## TEXT PROVIDED
Comptroller of New York
- In office November 8, 1906 – December 31, 1906
- Appointed by: Governor Frank W. Higgins
- Preceded by: Otto Kelsey (May 1906)
- Succeeded by: Charles H. Gaus

First Deputy Comptroller of New York
- In office 1903 – May 3, 1906
- Preceded by: Charles H. Gaus
- Succeeded by: Vacant

Personal details
- Born: July 22, 1866 Galesburg, Illinois, U.S.
- Died: November 29, 1943 (aged 77) Fair Haven, Vermont, U.S.
- Spouse: Adelaide Thompson Harrington
- Children: 4
- Education: Knox College Columbia Law School
- Profession: Attorney

= William C. Wilson (New York politician) =

American politician (1866–1943)

William Carr Wilson (July 22, 1866 – November 29, 1943) was an American lawyer and politician.

## ENTRIES PROVIDED
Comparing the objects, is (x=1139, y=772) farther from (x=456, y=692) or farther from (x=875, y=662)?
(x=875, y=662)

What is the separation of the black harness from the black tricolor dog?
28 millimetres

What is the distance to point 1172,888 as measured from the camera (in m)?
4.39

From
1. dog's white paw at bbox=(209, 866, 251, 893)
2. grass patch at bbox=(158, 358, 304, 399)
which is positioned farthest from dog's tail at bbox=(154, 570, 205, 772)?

==

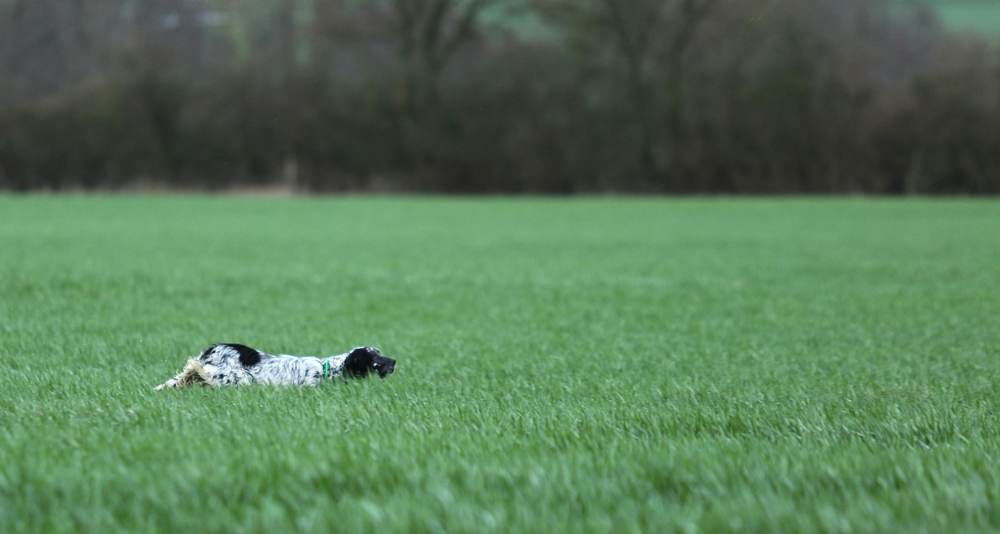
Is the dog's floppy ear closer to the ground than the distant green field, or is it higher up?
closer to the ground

## THE TASKS
• a. Answer these questions from the text on William C. Wilson, each on its own line:
(i) Which governor appointed him Comptroller of New York?
(ii) In what town and state was he born?
(iii) What profession does the text list for him?
• b. Print the part of the text on William C. Wilson that opens with the words containing "First Deputy Comptroller" and closes with "Galesburg, Illinois, U.S.".

## RESULTS OF THE EXERCISE
• a.
(i) Frank W. Higgins
(ii) Galesburg, Illinois
(iii) Attorney

• b.
First Deputy Comptroller of New York
- In office 1903 – May 3, 1906
- Preceded by: Charles H. Gaus
- Succeeded by: Vacant

Personal details
- Born: July 22, 1866 Galesburg, Illinois, U.S.